After lunch we visited the new Forum building in the center of Groningen, and saw the AI: More Than Human traveling exhibit. Content wise rather disappointing. It’s very hard to build a captivating narrative around exhibits dealing with the digital, and this one was no exception. Y loved petting the Aibo robot though, and happily chatted with one of the staff about how ‘my two cats’ have teeth and could bite her finger but this little dog robot didn’t.
Today I had some appointments in Groningen, in the north of the Netherlands. On my way back to the railway station I walked past the Groninger Museum and noticed an exhibition by the US glass artist Dale Chihuly. I decided to use a bit of time to spare before taking the train back, and visit. Such spur of the moment decisions are made very easy because both E and I have a Museum card, which makes access to all Dutch museums free of charge, or with a small surcharge for special exhibits such as this one. It means only time and appetite determine the decision to visit an exhibition. And if it disappoints to simply walk out after a few minutes.
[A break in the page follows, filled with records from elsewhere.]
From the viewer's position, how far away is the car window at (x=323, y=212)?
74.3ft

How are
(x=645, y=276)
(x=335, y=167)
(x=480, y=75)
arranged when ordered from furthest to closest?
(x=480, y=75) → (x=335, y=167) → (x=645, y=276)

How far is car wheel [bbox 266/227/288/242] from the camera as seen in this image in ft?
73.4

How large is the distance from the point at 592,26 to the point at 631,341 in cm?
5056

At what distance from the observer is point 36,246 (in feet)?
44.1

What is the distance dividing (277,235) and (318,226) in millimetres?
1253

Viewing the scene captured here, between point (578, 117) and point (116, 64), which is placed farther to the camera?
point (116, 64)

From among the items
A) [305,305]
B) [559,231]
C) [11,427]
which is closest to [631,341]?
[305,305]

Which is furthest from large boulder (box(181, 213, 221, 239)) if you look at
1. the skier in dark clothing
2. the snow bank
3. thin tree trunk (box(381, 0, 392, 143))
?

Chihuly’s work is about the artisanship involved in making large scale glass objects and installations. Forms, textures and riots of color. I find it endlessly fascinating to read the small stories about the difficulties of artisanal processes like these.
It’s why the hallway filled with notes, sketches, doodles and descriptions would have been enough of an attraction to me, although the finished objects often presented in combination with sketched preliminary studies were great too.